*Your task*: In the data below, find the line containing "På skrivbordet är" and the line containing "Kanye West and", then reproduce them and every line between, exactly. Omit pictures.

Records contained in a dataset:
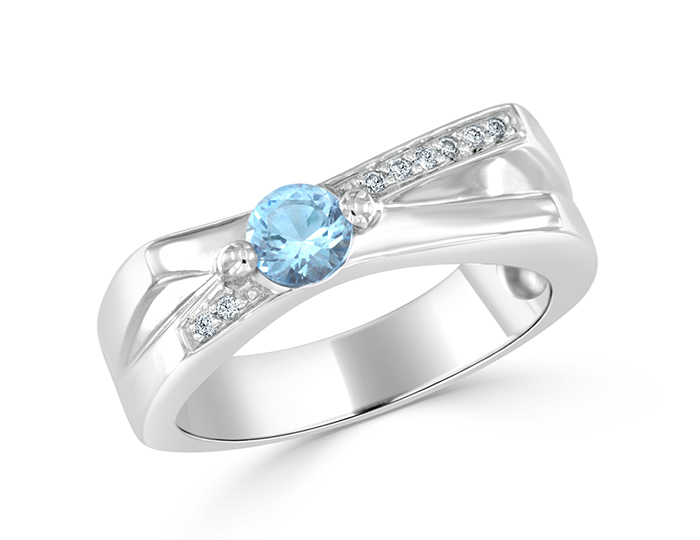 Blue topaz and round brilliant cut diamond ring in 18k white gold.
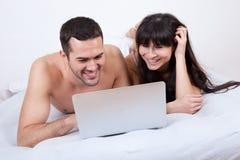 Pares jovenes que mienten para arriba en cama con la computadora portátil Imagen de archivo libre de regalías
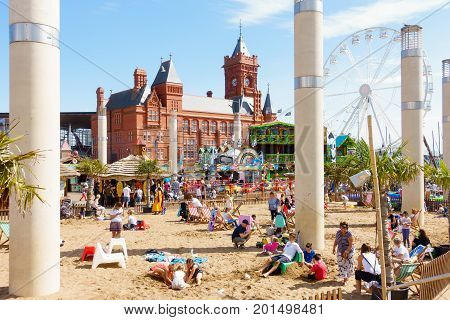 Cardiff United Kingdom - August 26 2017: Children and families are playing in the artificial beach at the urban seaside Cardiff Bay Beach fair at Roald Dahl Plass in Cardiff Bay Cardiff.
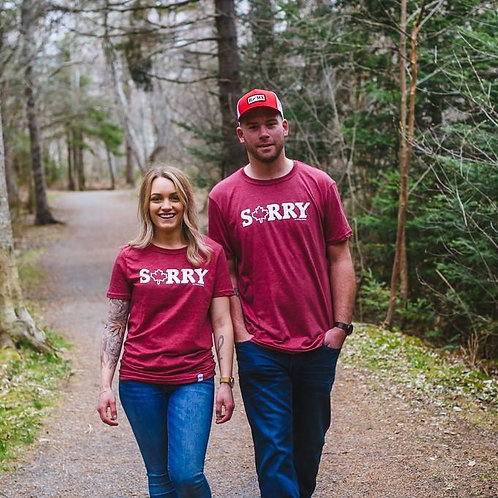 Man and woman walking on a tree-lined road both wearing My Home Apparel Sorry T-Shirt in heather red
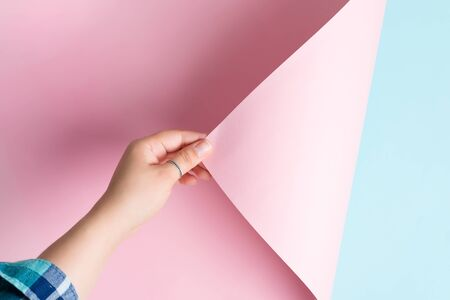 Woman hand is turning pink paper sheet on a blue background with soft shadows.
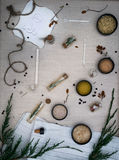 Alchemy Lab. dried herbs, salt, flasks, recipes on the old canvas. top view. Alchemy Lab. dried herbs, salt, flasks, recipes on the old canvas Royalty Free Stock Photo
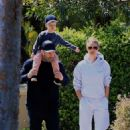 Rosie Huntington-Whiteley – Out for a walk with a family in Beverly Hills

--

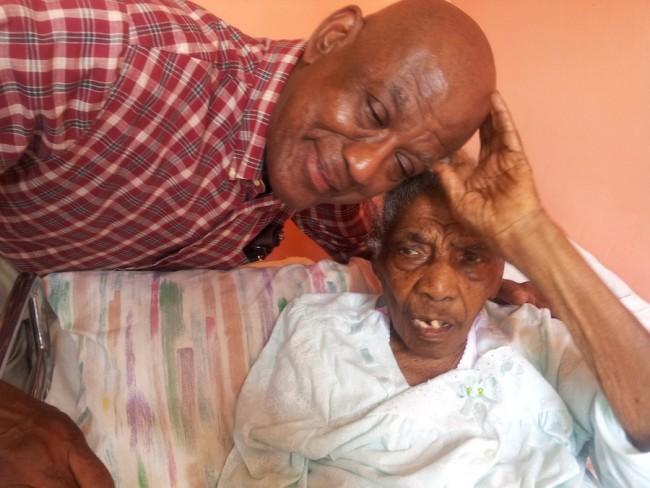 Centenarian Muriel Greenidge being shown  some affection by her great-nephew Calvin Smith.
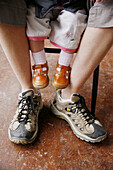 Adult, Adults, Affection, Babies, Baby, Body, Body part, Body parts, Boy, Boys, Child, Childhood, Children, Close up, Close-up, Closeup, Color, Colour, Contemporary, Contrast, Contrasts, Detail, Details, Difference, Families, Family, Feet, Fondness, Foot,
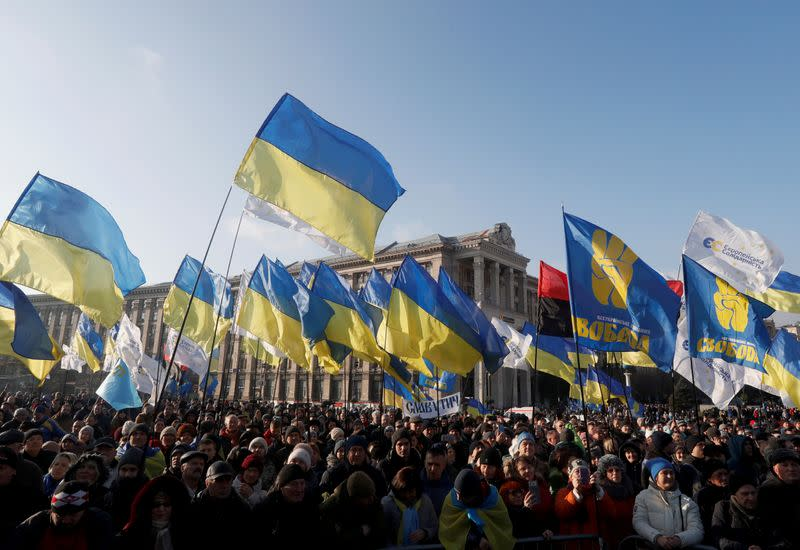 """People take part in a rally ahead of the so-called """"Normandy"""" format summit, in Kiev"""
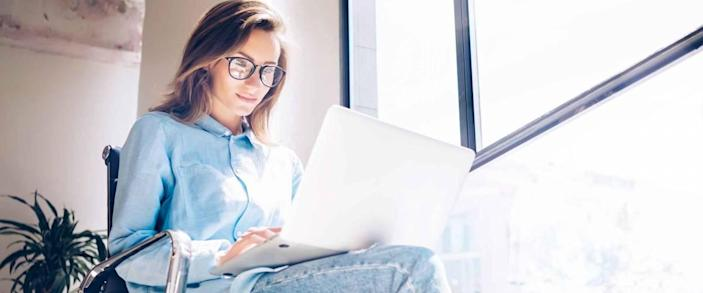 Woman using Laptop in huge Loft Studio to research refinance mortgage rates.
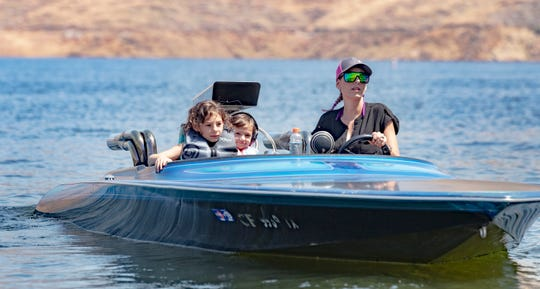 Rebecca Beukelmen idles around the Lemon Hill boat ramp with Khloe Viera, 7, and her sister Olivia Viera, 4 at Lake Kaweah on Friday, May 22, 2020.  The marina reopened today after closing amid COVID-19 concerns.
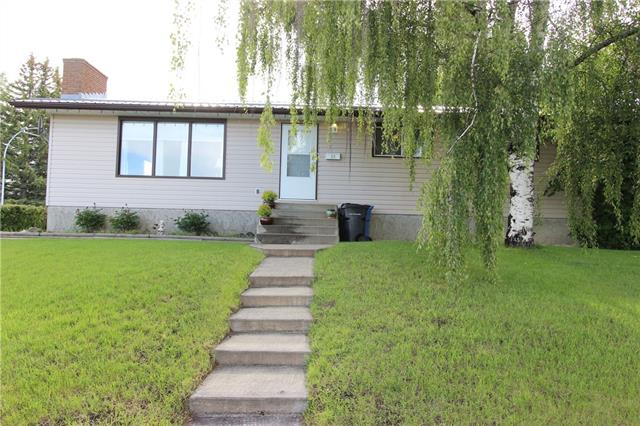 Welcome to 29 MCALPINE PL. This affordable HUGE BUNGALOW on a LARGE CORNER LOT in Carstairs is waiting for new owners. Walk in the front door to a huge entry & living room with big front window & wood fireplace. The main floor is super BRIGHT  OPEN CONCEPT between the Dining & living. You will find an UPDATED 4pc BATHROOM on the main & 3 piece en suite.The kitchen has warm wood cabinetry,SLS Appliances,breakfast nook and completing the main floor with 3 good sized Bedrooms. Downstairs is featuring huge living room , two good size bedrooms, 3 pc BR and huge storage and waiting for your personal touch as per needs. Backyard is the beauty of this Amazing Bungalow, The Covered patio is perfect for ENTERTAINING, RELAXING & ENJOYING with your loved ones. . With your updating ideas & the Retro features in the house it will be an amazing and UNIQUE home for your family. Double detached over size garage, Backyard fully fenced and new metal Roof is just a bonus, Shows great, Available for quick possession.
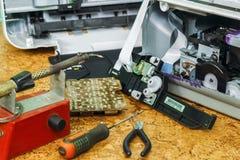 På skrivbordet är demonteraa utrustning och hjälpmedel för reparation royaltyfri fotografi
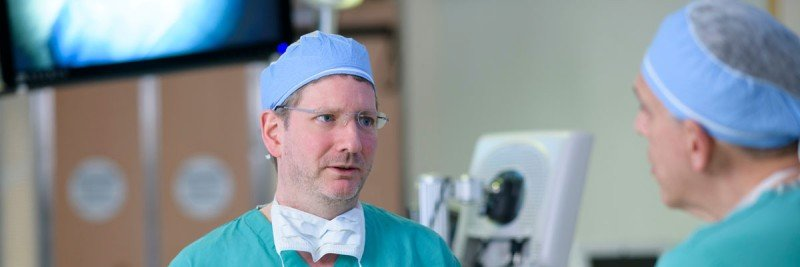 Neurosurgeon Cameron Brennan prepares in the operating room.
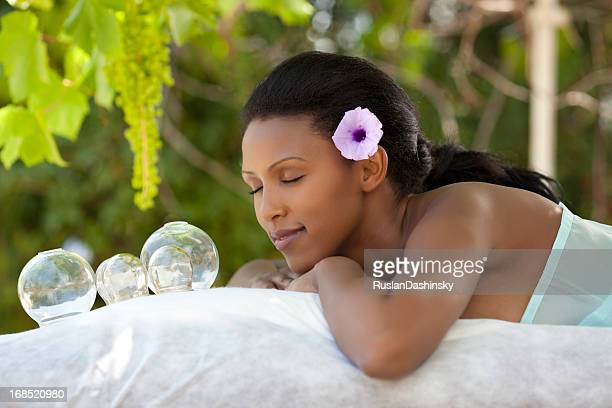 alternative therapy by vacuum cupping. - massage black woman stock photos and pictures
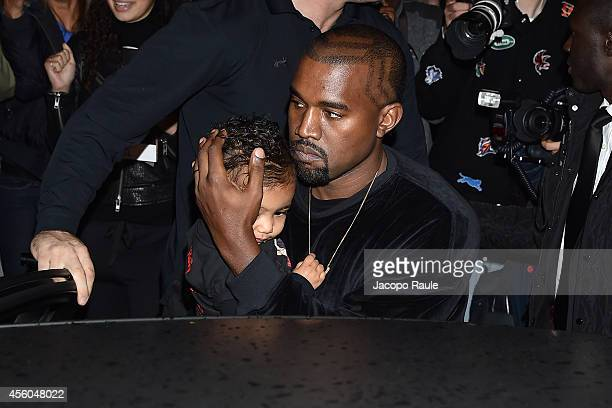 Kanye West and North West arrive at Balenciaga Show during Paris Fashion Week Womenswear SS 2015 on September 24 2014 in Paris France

*Response*:
 På skrivbordet är demonteraa utrustning och hjälpmedel för reparation royaltyfri fotografi
 Neurosurgeon Cameron Brennan prepares in the operating room.
 alternative therapy by vacuum cupping. - massage black woman stock photos and pictures
 Kanye West and North West arrive at Balenciaga Show during Paris Fashion Week Womenswear SS 2015 on September 24 2014 in Paris France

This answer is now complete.